# [Tarea requerida 1]
Indica si cada afirmación coincide con el fragmento sobre la estabilidad económica: (a) la inflación de México en los últimos 12 meses fue menor que la de Estados Unidos; (b) la estrategia del gobierno se apoya en contraer deuda pública; (c) las relaciones entre el sector privado y el gobierno son más ásperas de lo que parece. Responde sí o no en cada caso y cita textualmente las palabras que lo deciden.

Los términos de este acuerdo y sus alcances económicos tendrán una amplia divulgación; en este espacio simplemente quisiera abordar las implicaciones políticas que entraña, que no son cosa menor. Lo que revela, en el fondo, es que las relaciones entre el sector privado y el gobierno son mucho menos ásperas de lo que la estridente conversación pública hace creer.

Y bien mirado hay razones para esta relativa avenencia. Todo empresario que esté más atento a su Excel que a los titulares del día, aquel que es capaz de mirar el bosque y no los árboles, entiende que no ha sido poca cosa mantener la estabilidad económica en medio de los tsunamis que el mundo ha experimentado. La estrategia de López Obrador ha sido obsesiva en materia de responsabilidad y autocontrol de la macroeconomía y las cuentas nacionales, algo que difícilmente podríamos acreditar a los gobiernos anteriores. La estabilidad del peso durante casi cuatro años es el mejor indicador de esta actitud. La aversión a contraer deuda pública, la búsqueda de equilibrio entre ingreso y gasto del gobierno, la reducción de la burocracia y el combate a la inflación son columnas vertebrales de una estrategia que solo podemos calificar de responsable. Un planteamiento a contrapelo de las finanzas públicas “expansionistas” atribuibles a todo gobierno populista de izquierda. El resultado es que la inflación de México en los últimos 12 meses (7.5) está por debajo de la de Estados Unidos (8.5) o de países de tamaño similar en América Latina. Todo lo cual es oro molido para la iniciativa privada de cualquier nación.

[Elementos de un conjunto de datos]
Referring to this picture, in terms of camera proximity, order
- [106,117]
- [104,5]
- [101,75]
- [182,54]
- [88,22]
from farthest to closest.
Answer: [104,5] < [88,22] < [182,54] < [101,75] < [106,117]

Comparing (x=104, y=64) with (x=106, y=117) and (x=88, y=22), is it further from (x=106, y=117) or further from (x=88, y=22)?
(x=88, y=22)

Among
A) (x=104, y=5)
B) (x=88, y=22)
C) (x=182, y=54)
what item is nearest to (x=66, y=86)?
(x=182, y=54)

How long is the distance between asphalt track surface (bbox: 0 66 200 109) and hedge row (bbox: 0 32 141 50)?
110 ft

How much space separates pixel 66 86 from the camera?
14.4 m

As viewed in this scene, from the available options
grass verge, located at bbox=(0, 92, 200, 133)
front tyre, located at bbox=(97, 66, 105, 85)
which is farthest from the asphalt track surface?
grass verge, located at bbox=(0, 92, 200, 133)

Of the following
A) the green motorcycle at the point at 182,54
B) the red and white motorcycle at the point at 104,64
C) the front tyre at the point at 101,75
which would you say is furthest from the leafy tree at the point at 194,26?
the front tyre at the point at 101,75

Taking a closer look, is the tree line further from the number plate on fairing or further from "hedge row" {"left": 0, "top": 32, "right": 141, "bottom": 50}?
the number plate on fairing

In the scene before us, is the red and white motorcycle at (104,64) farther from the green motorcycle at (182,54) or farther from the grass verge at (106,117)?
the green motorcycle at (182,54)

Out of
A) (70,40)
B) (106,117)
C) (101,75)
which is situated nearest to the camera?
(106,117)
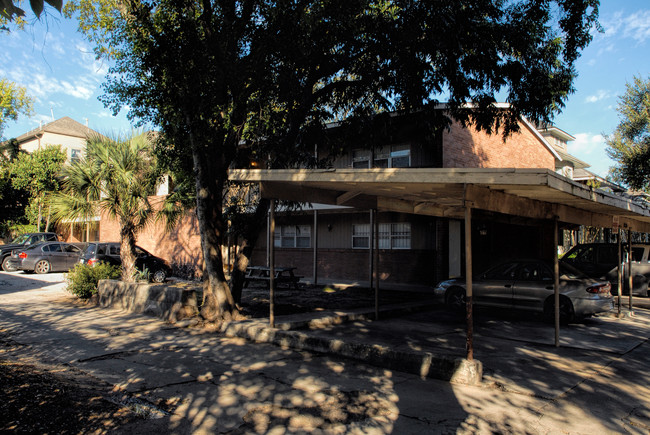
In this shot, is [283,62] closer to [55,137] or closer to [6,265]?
[6,265]

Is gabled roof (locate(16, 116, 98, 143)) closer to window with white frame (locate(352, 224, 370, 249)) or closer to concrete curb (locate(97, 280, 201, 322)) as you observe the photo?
window with white frame (locate(352, 224, 370, 249))

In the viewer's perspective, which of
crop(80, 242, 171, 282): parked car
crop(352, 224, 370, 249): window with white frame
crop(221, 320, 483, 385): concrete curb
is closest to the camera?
crop(221, 320, 483, 385): concrete curb

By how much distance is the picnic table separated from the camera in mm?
17375

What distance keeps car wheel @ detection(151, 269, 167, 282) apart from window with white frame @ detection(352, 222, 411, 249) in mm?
8668

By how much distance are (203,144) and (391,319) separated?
20.0ft

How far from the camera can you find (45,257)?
2248 centimetres

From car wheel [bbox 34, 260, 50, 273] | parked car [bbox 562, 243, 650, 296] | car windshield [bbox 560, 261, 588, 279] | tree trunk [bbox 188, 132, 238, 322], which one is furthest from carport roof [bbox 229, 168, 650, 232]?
car wheel [bbox 34, 260, 50, 273]

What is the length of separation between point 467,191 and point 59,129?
51552 millimetres

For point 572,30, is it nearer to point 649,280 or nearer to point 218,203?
point 218,203

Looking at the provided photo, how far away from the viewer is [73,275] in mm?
13469

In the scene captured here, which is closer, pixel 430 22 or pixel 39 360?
pixel 39 360

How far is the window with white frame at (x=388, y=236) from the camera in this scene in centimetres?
1853

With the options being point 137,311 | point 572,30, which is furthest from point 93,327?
point 572,30

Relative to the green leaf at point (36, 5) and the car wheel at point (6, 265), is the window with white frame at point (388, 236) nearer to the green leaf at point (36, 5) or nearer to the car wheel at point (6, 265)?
the green leaf at point (36, 5)
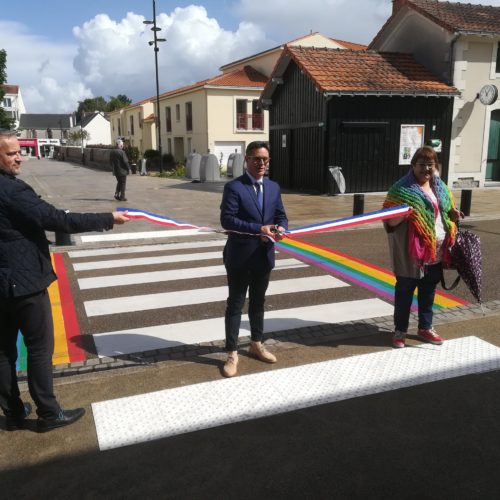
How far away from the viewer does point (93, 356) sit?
14.8 feet

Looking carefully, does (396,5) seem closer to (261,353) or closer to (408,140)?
(408,140)

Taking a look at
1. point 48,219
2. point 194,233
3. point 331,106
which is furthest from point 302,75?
point 48,219

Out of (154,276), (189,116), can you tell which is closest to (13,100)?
(189,116)

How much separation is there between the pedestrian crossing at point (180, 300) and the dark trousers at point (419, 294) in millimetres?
839

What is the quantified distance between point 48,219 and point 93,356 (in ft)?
6.36

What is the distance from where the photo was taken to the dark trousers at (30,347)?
304 centimetres

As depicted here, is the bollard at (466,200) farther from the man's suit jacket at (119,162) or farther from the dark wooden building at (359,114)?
the man's suit jacket at (119,162)

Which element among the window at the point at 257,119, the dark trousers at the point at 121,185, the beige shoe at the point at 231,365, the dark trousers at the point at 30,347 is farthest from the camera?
the window at the point at 257,119

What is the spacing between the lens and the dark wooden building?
650 inches

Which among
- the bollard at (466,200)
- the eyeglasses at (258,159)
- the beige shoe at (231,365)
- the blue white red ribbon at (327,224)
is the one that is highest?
the eyeglasses at (258,159)

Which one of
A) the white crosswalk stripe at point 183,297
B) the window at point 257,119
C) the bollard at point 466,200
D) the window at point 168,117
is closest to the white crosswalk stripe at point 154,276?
the white crosswalk stripe at point 183,297

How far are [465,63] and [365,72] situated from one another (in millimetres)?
3795

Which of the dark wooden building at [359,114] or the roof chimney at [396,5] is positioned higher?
the roof chimney at [396,5]

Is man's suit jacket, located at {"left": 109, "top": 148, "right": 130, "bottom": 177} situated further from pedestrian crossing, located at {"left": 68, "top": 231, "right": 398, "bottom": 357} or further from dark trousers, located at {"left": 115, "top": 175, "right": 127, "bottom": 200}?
pedestrian crossing, located at {"left": 68, "top": 231, "right": 398, "bottom": 357}
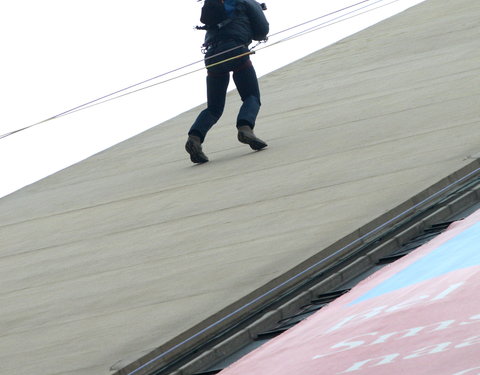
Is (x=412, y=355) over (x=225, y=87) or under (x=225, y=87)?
under

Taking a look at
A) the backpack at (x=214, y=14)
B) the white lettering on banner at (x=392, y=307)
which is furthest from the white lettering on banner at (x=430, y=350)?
the backpack at (x=214, y=14)

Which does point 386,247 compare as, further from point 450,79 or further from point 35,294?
point 450,79

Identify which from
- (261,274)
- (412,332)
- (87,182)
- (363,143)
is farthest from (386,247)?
(87,182)

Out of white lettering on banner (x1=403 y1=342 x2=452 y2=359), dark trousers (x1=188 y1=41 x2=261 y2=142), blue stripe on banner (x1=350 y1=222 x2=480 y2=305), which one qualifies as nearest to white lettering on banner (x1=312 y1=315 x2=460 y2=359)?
white lettering on banner (x1=403 y1=342 x2=452 y2=359)

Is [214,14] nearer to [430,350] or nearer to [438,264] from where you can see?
[438,264]

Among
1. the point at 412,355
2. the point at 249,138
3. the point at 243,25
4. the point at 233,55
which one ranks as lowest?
the point at 412,355

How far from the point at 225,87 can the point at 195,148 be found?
25.0 inches

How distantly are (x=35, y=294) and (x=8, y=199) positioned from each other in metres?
5.50

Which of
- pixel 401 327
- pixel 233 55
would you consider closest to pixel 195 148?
pixel 233 55

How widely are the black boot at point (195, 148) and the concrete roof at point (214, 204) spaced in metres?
0.12

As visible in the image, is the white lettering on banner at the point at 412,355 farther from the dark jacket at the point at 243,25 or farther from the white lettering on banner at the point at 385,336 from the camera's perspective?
the dark jacket at the point at 243,25

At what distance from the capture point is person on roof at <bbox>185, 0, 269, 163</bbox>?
10.5 meters

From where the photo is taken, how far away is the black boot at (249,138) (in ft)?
34.9

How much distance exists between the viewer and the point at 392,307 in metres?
5.33
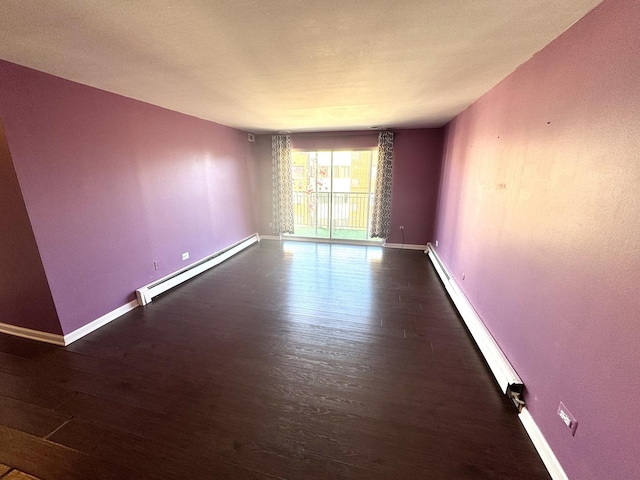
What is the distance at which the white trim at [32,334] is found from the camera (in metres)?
2.32

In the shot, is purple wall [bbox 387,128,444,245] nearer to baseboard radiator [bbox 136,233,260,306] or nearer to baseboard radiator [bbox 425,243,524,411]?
baseboard radiator [bbox 425,243,524,411]

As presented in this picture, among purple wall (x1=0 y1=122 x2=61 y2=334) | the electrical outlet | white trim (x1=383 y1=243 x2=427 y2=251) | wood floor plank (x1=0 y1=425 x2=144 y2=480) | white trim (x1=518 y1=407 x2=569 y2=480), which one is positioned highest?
purple wall (x1=0 y1=122 x2=61 y2=334)

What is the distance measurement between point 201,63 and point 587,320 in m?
2.70

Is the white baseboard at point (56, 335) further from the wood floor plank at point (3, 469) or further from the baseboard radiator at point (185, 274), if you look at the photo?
the wood floor plank at point (3, 469)

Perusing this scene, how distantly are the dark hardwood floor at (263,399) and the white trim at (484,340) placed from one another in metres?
0.09

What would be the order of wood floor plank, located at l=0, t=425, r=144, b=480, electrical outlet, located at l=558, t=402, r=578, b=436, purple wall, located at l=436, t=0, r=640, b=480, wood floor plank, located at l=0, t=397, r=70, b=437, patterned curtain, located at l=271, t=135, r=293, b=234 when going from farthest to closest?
patterned curtain, located at l=271, t=135, r=293, b=234 → wood floor plank, located at l=0, t=397, r=70, b=437 → wood floor plank, located at l=0, t=425, r=144, b=480 → electrical outlet, located at l=558, t=402, r=578, b=436 → purple wall, located at l=436, t=0, r=640, b=480

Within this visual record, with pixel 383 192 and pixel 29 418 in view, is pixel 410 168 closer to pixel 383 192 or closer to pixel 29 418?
pixel 383 192

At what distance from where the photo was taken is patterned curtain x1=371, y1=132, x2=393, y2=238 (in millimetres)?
4926

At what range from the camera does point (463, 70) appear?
200 cm

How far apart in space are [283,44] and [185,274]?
319 centimetres

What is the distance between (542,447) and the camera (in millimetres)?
1401

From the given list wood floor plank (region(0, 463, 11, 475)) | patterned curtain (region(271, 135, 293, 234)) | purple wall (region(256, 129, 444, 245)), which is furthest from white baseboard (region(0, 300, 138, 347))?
purple wall (region(256, 129, 444, 245))

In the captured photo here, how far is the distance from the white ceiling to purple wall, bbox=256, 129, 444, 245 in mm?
2266

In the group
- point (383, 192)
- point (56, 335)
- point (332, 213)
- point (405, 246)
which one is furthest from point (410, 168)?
point (56, 335)
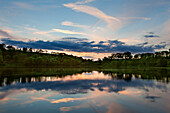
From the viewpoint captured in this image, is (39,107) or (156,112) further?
(39,107)

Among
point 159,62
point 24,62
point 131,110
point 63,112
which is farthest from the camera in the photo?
point 24,62

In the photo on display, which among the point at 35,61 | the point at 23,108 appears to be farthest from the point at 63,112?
the point at 35,61

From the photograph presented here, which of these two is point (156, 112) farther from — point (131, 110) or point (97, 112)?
point (97, 112)

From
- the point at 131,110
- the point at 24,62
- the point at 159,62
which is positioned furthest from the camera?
the point at 24,62

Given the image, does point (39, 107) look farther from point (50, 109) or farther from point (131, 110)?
point (131, 110)

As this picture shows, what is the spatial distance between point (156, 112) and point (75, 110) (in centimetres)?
731

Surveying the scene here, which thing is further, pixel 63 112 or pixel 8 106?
pixel 8 106

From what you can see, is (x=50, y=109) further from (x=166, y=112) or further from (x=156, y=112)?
(x=166, y=112)

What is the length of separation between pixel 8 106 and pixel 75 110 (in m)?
6.82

# [Tarea requerida 2]
Vuelca en una tabla Markdown con las columnas «Número» y «Línea del listado» las líneas del listado que comienzan en la que contiene "Given the image, does" y terminan al final del listado, ambas incluidas. Omite las líneas en blanco.

# [Solución desarrollada 1]
(a) Sí: "la inflación de México en los últimos 12 meses (7.5) está por debajo de la de Estados Unidos (8.5)".
(b) No: "La aversión a contraer deuda pública".
(c) No: "las relaciones entre el sector privado y el gobierno son mucho menos ásperas de lo que la estridente conversación pública hace creer".

# [Solución desarrollada 2]
| Número | Línea del listado |
|---|---|
| 1 | Given the image, does point (39, 107) look farther from point (50, 109) or farther from point (131, 110)? |
| 2 | point (131, 110) |
| 3 | As this picture shows, what is the spatial distance between point (156, 112) and point (75, 110) (in centimetres)? |
| 4 | 731 |
| 5 | Surveying the scene here, which thing is further, pixel 63 112 or pixel 8 106? |
| 6 | pixel 8 106 |
| 7 | From what you can see, is (x=50, y=109) further from (x=166, y=112) or further from (x=156, y=112)? |
| 8 | (x=166, y=112) |
| 9 | What is the length of separation between pixel 8 106 and pixel 75 110 (in m)? |
| 10 | 6.82 |